▸ Excerpted passage:

BEARING AREA HEATING FIXTURE AND METHOD

Abstract

A fixture for use in heating an article, which article has two open ends and portions that define an interior space. The fixture includes a first component and a second component. The first component includes a first cover for covering one open end of an article. The second component includes a second cover for covering another open end of the article. At least one of the first and second components includes a mechanism for joining the first and second components together around the article in a spaced apart relationship. At least one of the components includes a port for transferring heat into the interior space of the article. A method of using the fixture for heating a portion of a turbine engine in order to service the same is also provided.

Description

FIELD OF THE INVENTION

The present invention relates generally to heating articles, and more particularly to a fixture and a method for heating part of a turbine engine in order to service the same.

BACKGROUND OF THE INVENTION

Turbine engines, including jet engines, are composed of components that are manufactured with very tight tolerances. Such components comprise parts that fit together with very precise tolerances. Some of these components must be heated to elevated temperatures in order to install and/or remove parts from the component.

The #5 bearing area in the F110 is a critical component that supports the shaft of the LP turbine. Tight tolerance is vital to ensure that the shaft remains centered and has no lateral movement, which would produce engine vibrations. To ensure this fit, heat must be applied to expand the housing enough to accept the bearing.

When servicing F110-100/129 model jet engines, in some cases, it is necessary to heat the #5 bearing area on the engine. The current method of heating the #5 bearing area on the engine involves using a heat gun to heat the bearing area. This process can take over 20 minutes and can cause uneven temperatures due to the heat not being contained in the intended area.

There is a need to provide faster and more even heating of the #5 bearing area on F110-100/129 model engines.

SUMMARY OF THE INVENTION

The present invention relates generally to heating articles, and more particularly to a fixture and a method for heating part of a turbine engine in order to service the same.

While the invention will be described in connection with certain embodiments, it will be understood that the invention is not limited to these embodiments. To the contrary, this invention includes all alternatives, modifications, and equivalents as may be included within the spirit and scope of the present invention.

▸ Short task A:
Answer these questions using the heating fixture patent, one line each:
(i) What does the #5 bearing area in the F110 support?
(ii) How long can heating the #5 bearing area with a heat gun take?
(iii) What is the fixture's port for?

▸ Data excerpts:
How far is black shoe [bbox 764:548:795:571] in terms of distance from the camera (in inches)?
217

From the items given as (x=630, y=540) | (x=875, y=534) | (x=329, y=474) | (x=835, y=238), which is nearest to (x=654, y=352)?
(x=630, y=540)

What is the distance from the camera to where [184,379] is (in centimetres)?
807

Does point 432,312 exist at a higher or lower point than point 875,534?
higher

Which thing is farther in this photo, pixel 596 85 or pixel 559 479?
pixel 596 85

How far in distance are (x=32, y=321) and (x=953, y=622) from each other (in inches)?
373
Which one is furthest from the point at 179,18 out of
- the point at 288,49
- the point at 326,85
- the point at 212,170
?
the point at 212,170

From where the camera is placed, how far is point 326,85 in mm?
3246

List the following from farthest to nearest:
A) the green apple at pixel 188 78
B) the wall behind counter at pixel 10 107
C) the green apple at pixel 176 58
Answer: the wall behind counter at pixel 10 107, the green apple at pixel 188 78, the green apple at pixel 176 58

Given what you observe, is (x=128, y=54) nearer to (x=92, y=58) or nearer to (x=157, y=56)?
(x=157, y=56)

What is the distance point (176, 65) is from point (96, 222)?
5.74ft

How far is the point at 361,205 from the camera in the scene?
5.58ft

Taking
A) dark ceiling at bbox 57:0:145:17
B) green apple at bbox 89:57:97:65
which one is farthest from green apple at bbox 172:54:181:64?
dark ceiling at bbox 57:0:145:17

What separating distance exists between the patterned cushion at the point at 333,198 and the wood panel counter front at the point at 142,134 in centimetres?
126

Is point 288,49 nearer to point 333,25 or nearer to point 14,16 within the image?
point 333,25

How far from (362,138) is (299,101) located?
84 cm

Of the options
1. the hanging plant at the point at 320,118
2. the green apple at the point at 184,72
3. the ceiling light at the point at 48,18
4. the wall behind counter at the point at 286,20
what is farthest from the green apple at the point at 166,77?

▸ Short task B: Pick out each line of the entries that contains the word "wall", and copy those lines.

▸ Written solution A:
(i) The shaft of the LP turbine.
(ii) Over 20 minutes.
(iii) Transferring heat into the interior space of the article.

▸ Written solution B:
B) the wall behind counter at pixel 10 107
Answer: the wall behind counter at pixel 10 107, the green apple at pixel 188 78, the green apple at pixel 176 58
4. the wall behind counter at the point at 286,20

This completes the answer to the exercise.